Sunday, March 11, 2007

On matters entirely unrelated to the topic of this blog ...

First, thank goodness for the early reappearance of daylight savings time. I go crazy in the early darkness all about.

Second, I haven't been practicing my cello very much at all in the last six months. Nonetheless, I am gradually reaching the end of Bach's flute partita in A minor, BWV No. 1013, transcribed for cello in D minor - lovely piece - I don't play it very well, but I think it is time to move on. Question is, move on to what? I would like to play the Vivaldi two cello concerto thing in Renee's Suzuki book - nice piece - but alas, the kid is not wild about playing with Daddy. My view, for what's it's worth, is what was the point of raising her with music lessons if she won't play music with me? On the electric cello frontier, I still need to finish transcribing Santana's La samba pa ti, so I can finish learning it. But what new in the classical field?

Third, after thinking it over carefully, I've decided that if I could play any instrument really well - apart from the cello, that is - it would be the pedal steel guitar. I don't think any instrument comes quite as close to the lyricism and timbre of the human voice. My impression talking with musicians is that it is a very difficult instrument to play well. But I sure do love it.

Fourth, said daughter has a big decision to make, whether to leave her current school, NCS, and go over to Sidwell, where she was just accepted. Tempted as I am to just tell her she's going and that's that - she's only fourteen and in 8th grade, for heaven's sake, and my wife and I know to our bones that she would be fantastically happier and at least as well educated - we've told her it's her decision. I'm holding my breath and hoping she does it.

Fifth, next week is my spring break week. It is a law of nature that my spring break never coincides with my wife and daughter's.
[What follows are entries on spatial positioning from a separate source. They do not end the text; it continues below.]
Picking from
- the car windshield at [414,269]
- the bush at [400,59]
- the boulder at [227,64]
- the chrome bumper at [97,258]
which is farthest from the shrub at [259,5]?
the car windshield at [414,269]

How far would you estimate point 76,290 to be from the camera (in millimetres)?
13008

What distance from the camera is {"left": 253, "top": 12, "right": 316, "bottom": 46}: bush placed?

So next week is a big writing week for me - I have to get the short UN book ms. redo heavily underway and revise the short Fordham piece and write the long pending stuff for the TLS and also make sure I'm prepared with my upcoming talks at Bard College and Wayne State University Law School. At the same time, I have important administrative stuff to do at school - turn in a proposal to start up a mini program on nonprofit law at my law school - and with the Media Development Loan Fund, getting ready for the April board meeting in New York.
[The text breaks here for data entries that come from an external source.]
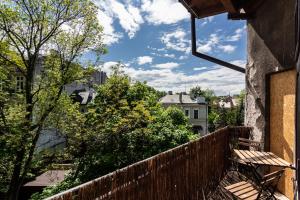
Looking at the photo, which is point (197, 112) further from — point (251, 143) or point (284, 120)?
point (284, 120)

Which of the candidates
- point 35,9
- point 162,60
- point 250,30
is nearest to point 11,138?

Sixth, after I get back from break, I want to get my research assistants geared up to help me revise my course materials for my basic classes. I've decided I need to shift the focus in my corporate finance class - less emphasis on stuff that was covered in business associations, such as equity, and much more focus on bonds and debentures, as well as much more focus on derivatives. I don't plan to introduce any real quantitative stuff into the course - I used to do that, years ago, made the class all buy a particular calculator, did present value, etc., but with 90 students in very different "math places," it was a disaster year after year. The students who already knew it were bored and wrote notes in student evaluations about how much of their tuition dollars you wasted, and the ones who didn't didn't manage to learn it and wrote notes about the inverse. You need a four or five day a week class with small sections and homework each day, not a law school class. My colleague at WCL, Jonathan Baker, has started teaching a quantitative methods class that covers both litigation issues such as statistical use of evidence and basic finance stuff, and I push students over to him - the class is new but my students love it. But I do think you can study derivatives from a legal/finance standpoint as precisely what they are (and the folks at Long Term Capital forgot) - contracts. You can still do a lot with derivatives just dealing with forwards/futures, options, swaps, and securitization, just looking at their contractual characteristics and their marketplace uses. So I want to rework some of that material, also add more explanatory material to my IBT class, which mostly consists of basic contractual transactions.